[[ Dataset records open ]]

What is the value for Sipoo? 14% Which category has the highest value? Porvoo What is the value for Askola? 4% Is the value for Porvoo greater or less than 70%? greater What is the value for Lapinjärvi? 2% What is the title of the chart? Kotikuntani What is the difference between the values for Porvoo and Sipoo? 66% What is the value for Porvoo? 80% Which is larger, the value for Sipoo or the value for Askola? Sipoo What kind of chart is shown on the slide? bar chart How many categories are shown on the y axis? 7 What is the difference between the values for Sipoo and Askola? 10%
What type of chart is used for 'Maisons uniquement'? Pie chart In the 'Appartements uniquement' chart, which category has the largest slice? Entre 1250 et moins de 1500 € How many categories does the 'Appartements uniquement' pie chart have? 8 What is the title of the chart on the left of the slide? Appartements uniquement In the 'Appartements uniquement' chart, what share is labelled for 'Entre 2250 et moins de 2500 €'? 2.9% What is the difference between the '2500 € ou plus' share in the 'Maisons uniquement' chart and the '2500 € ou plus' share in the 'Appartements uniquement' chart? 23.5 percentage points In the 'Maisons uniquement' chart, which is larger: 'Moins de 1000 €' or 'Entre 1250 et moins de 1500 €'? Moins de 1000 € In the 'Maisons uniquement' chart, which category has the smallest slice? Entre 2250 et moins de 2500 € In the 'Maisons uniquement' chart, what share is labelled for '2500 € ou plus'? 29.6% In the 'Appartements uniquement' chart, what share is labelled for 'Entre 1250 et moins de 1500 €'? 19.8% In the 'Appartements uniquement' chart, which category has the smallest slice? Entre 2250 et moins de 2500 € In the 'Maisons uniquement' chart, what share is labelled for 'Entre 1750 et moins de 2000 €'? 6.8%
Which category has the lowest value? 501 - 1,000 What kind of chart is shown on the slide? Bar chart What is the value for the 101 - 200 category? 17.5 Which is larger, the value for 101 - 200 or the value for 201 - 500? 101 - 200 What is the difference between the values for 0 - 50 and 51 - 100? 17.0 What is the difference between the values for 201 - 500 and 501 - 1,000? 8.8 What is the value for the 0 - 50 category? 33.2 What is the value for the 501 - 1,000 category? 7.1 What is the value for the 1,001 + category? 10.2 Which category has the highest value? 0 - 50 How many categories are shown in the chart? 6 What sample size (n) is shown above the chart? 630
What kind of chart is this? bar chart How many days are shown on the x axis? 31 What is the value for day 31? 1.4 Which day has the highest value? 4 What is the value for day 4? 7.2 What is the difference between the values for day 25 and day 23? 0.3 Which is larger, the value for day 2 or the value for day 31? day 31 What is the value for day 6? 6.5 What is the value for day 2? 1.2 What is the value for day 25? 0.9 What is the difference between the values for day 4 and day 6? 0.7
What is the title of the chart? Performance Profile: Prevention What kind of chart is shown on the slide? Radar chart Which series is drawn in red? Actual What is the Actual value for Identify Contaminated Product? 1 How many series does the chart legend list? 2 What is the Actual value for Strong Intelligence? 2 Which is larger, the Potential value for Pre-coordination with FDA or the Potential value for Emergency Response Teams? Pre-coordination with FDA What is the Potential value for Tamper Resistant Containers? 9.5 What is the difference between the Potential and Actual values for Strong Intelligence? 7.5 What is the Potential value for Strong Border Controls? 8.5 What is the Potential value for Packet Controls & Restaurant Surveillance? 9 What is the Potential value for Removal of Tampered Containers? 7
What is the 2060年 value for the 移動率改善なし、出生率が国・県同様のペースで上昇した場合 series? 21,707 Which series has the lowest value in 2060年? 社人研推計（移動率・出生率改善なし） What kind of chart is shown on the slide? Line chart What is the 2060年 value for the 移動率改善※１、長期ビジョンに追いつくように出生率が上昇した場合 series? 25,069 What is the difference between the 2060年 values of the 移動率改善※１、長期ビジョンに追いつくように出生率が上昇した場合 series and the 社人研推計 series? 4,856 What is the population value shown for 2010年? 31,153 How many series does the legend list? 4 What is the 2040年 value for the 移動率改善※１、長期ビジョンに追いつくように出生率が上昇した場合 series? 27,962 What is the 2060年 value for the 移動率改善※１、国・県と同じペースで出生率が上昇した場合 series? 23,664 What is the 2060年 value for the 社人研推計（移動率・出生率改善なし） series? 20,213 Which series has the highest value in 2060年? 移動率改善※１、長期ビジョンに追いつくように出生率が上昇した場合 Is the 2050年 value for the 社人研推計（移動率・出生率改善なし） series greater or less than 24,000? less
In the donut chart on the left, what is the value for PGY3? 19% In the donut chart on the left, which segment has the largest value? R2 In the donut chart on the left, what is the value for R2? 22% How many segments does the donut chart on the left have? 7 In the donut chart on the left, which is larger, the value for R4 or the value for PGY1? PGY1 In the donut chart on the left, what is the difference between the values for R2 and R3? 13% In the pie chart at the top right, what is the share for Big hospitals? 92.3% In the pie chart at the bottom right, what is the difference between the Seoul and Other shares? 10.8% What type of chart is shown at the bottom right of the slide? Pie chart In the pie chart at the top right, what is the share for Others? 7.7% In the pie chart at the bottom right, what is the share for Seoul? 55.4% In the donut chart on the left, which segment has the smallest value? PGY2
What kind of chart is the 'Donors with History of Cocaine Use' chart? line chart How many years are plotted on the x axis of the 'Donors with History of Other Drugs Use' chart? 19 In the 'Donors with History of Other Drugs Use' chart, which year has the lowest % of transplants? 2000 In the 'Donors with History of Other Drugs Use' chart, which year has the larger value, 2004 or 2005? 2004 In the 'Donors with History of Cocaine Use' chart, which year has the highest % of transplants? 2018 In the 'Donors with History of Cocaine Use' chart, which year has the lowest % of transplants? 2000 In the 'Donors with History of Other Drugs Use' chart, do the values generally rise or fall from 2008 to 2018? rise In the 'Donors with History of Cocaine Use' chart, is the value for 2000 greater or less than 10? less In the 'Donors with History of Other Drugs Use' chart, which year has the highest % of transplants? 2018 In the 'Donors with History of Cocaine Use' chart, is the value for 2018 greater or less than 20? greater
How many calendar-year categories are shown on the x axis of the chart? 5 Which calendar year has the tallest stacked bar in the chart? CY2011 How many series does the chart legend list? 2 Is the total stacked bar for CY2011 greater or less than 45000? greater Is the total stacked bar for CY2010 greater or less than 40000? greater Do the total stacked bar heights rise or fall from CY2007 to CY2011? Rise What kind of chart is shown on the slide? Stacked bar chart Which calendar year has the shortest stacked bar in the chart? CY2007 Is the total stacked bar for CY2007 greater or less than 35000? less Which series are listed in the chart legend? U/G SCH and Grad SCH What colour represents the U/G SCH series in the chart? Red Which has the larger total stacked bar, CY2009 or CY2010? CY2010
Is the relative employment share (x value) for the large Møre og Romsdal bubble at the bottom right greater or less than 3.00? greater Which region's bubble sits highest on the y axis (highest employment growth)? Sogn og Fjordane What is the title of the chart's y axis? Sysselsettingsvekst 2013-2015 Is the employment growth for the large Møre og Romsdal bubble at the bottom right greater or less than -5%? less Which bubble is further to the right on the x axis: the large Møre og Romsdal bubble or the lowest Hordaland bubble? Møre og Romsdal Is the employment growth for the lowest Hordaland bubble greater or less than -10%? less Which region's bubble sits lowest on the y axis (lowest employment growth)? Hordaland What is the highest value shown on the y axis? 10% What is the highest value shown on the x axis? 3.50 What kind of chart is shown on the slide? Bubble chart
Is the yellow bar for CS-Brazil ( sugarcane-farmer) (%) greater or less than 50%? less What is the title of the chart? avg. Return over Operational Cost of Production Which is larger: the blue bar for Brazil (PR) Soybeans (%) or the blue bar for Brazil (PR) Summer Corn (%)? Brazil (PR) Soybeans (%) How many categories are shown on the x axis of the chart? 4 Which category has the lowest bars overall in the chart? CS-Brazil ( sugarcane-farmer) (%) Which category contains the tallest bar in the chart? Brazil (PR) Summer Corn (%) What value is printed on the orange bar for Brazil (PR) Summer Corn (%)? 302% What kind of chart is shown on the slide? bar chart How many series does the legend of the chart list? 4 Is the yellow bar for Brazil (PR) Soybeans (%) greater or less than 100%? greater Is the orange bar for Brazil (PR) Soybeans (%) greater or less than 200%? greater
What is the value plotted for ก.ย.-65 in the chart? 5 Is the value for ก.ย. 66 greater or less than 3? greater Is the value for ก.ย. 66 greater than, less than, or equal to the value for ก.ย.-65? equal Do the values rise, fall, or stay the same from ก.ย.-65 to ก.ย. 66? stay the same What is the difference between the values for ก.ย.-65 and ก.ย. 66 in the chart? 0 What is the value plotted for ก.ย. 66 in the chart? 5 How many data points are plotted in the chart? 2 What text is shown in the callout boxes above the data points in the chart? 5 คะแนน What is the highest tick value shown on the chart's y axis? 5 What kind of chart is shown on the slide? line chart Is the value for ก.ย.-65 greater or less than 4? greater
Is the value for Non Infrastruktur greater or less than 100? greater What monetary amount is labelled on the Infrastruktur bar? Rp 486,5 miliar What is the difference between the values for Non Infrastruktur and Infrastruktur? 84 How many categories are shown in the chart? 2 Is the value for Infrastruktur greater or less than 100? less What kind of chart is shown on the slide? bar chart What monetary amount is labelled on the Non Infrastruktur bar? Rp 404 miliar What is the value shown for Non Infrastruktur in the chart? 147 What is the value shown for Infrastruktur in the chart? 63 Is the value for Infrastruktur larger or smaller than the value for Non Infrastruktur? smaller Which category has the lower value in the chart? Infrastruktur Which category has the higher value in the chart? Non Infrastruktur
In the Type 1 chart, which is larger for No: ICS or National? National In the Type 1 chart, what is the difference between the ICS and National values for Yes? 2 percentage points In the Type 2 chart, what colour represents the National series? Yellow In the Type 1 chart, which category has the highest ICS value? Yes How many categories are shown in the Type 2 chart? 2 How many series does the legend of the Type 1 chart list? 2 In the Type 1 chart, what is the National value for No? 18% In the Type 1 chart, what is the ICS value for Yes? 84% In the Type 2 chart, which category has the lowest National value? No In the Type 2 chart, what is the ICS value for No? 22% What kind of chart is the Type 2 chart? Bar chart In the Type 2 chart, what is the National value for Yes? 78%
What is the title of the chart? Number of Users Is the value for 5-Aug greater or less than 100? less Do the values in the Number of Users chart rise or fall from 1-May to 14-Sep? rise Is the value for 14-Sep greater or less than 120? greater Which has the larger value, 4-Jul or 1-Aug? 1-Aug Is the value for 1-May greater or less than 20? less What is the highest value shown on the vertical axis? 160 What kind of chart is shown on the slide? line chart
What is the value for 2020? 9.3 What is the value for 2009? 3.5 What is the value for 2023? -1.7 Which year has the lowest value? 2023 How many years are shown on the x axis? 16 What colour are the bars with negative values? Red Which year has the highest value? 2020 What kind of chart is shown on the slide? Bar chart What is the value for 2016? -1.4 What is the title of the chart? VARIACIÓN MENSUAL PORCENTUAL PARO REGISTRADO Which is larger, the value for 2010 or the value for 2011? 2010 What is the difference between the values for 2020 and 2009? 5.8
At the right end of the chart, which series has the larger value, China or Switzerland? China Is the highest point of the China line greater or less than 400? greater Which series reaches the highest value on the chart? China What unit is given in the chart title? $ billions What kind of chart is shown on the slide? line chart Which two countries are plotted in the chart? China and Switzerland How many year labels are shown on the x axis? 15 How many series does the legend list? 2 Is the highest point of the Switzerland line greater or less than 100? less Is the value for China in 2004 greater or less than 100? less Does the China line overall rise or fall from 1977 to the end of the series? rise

[[ Dataset records closed ]]

▶ **Work request**
Locate every row above that contains the string "PARO", matching case, and copy each of those rows in full.

▶ **Answer to this exercise**
What is the value for 2020? 9.3 What is the value for 2009? 3.5 What is the value for 2023? -1.7 Which year has the lowest value? 2023 How many years are shown on the x axis? 16 What colour are the bars with negative values? Red Which year has the highest value? 2020 What kind of chart is shown on the slide? Bar chart What is the value for 2016? -1.4 What is the title of the chart? VARIACIÓN MENSUAL PORCENTUAL PARO REGISTRADO Which is larger, the value for 2010 or the value for 2011? 2010 What is the difference between the values for 2020 and 2009? 5.8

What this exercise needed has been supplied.